EXERCISE REQUIREMENTS:
Write out every entry exactly as it appears.

───── RAW DATA ─────

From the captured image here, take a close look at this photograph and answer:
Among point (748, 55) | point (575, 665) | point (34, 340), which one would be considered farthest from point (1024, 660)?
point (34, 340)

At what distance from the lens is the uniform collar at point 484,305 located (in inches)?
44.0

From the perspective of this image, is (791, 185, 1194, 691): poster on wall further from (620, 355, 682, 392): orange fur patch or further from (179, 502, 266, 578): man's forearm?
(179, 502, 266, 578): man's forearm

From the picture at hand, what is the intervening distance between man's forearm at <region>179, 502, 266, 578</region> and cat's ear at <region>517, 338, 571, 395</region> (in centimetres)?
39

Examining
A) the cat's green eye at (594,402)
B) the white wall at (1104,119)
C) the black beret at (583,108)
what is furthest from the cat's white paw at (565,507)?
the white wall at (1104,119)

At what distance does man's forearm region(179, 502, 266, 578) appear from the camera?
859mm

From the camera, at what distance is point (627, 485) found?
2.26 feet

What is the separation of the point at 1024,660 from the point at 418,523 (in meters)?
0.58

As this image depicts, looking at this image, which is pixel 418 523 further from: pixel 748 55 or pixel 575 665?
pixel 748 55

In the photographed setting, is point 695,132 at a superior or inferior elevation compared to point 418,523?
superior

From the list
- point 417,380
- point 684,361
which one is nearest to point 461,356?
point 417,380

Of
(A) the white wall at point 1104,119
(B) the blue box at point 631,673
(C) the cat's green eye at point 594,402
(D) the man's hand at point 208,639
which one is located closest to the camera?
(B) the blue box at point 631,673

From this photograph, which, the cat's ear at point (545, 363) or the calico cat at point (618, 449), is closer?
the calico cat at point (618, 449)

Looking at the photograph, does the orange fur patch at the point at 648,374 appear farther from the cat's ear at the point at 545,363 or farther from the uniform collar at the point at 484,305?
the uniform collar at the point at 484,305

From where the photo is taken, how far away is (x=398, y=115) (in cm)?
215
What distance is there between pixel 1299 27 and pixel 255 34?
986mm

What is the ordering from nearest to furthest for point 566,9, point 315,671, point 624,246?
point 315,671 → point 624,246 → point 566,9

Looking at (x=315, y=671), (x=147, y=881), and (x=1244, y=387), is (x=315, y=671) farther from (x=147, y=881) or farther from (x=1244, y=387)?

─────

SOLUTION TO THE PROBLEM:
From the captured image here, take a close look at this photograph and answer:
Among point (748, 55) | point (575, 665) | point (34, 340), which one would be considered farthest from point (1024, 660)?
point (34, 340)

At what distance from the lens is the uniform collar at point 484,305 located (in inches)?
44.0

From the perspective of this image, is (791, 185, 1194, 691): poster on wall further from (620, 355, 682, 392): orange fur patch or further from (179, 502, 266, 578): man's forearm?
(179, 502, 266, 578): man's forearm

From the picture at hand, what is the intervening distance between man's forearm at <region>179, 502, 266, 578</region> and cat's ear at <region>517, 338, 571, 395</region> (in centimetres)?
39

Examining
A) the cat's green eye at (594,402)
B) the white wall at (1104,119)
C) the black beret at (583,108)
what is furthest from the cat's white paw at (565,507)?
the white wall at (1104,119)

At what distance does man's forearm region(179, 502, 266, 578) appear from the camera?
859mm

From the camera, at what distance is point (627, 485) found?
2.26 feet

What is the separation of the point at 1024,660 from the point at 418,523 (in meters)?
0.58

As this image depicts, looking at this image, which is pixel 418 523 further from: pixel 748 55 or pixel 575 665?
pixel 748 55

In the photographed setting, is point 695,132 at a superior or inferior elevation compared to point 418,523?
superior

From the list
- point 417,380
- point 684,361
which one is nearest to point 461,356?
point 417,380

Of
(A) the white wall at point 1104,119
(B) the blue box at point 631,673
(C) the cat's green eye at point 594,402
(D) the man's hand at point 208,639
which one is located closest to the camera?
(B) the blue box at point 631,673

From this photograph, which, the cat's ear at point (545, 363) or the calico cat at point (618, 449), is closer?
the calico cat at point (618, 449)

Looking at the photograph, does the orange fur patch at the point at 648,374 appear farther from the cat's ear at the point at 545,363 or farther from the uniform collar at the point at 484,305?
the uniform collar at the point at 484,305

From where the photo is taken, how far away is (x=398, y=115) (in cm)?
215
What distance is there between pixel 1299 27 and pixel 255 34?
986mm

What is the ordering from nearest to furthest for point 566,9, point 315,671, point 624,246?
point 315,671 → point 624,246 → point 566,9

Looking at (x=315, y=671), (x=147, y=881), and (x=1244, y=387), is (x=315, y=671) farther from (x=147, y=881) or farther from (x=1244, y=387)?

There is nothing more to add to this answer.